If cold winters prevail, ice fishing sometimes is available. Crappies are probably the most abundant fish taken through the ice.
Lake Shelbyville Profile
Location: Lake Shelbyville lies in Shelby and Moultrie Counties between Sullivan and Shelbyville in east-central Illinois, about 25 miles southeast of Decatur. The dam is located along Illinois Route 16 at Shelbyville. Access also is available from Route 32 on the east and 128 on the west.
Facilities: There are both private campgrounds and those operated by the state and federal agencies. Fifteen concrete launch ramps and parking lots are found around the lake at developed recreation areas. Additional launching facilities for small boats or canoes are located both in the Okaw and Kaskaskia River Wildlife management areas. These gravel ramps are utilized by fishermen during early spring when spawning runs of walleyes and white bass occur. Later in the summer, this area is a popular fishing spot for channel cat and carp.
Additional facilities at recreation spots include playgrounds, picnic tables, swimming beaches, dump stations, laundry facilities, fish cleaning stations and hiking trails. Three complete service marinas also are operated at various spots on the lake.
Corps-Operated Campgrounds: Four of the seven campgrounds (Coon Creek with 226 sites, Bo Wood with 84, Lithia Springs with 124 and Fox Harbor Marina with 180) offer both electrical hookups and shower facilities. No electricity but showers are available at Lone Point (85 sites) and Whitley Creek (76 sites) as well as day-use areas where swimming is available (Sullivan and the Dam West Area).

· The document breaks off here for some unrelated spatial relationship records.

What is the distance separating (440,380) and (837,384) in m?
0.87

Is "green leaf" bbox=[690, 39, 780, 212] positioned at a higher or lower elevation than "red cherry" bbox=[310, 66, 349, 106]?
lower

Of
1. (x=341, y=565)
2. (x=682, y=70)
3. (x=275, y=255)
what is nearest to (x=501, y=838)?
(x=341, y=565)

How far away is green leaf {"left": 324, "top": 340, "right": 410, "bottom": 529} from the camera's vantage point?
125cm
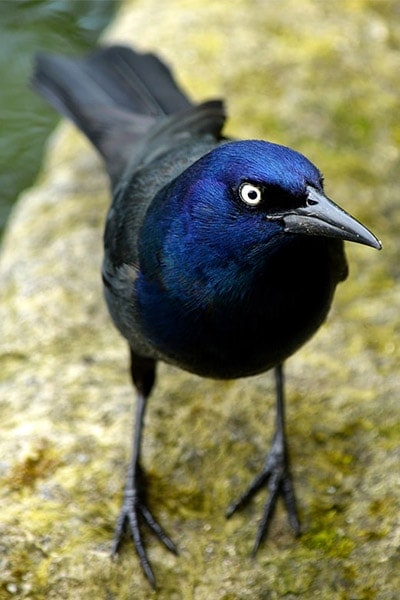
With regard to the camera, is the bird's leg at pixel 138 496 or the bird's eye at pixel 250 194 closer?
the bird's eye at pixel 250 194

State Park Campgrounds: Two state parks, Eagle Creek on the west side and Wolf Creek on the eastern shore, virtually across from each other, are found on the central portion of the lake. Both facilities provide launching ramps, showers and electrical hookups.
Eagle Creek, situated three miles southeast of Findlay, consists of 2,200 acres and offers 150 campsites. There is a self-guiding nature trail and three hiking trails located within boundaries of the park. Wolf Creek is located eight miles northwest of Windsor and offers 378 tent and trailer camping sites. There also is a 15-mile equestrian trail and four hiking trails within the park.
Private Campgrounds: Additional camping is available at the following commercial operations: Arrowhead and Swings Camp-grounds, both one-half mile from the Lone Point access area; J & J Trading Post north of Coon Creek; Robin Hood Woods and Lithia Resort east of Shelbyville; the Horseshoe Campgrounds south of Shelbyville on the east side of the Kaskaskia River; Kaskaskia River Campgrounds south of Shelbyville on the east side of the Kaskaskia River.
Marinas: Three full-service marinas are available: Fox Harbor on the Kaskaskia River arm near Sullivan; Findlay, two miles east of Findlay, and Lithia Springs close to the dam which is situated one-half mile east of Shelbyville. These facilities offer boat and motor rentals, gas and oil, baits and tackle, boat dockage areas, snacks and some food and beverage andother grocery items.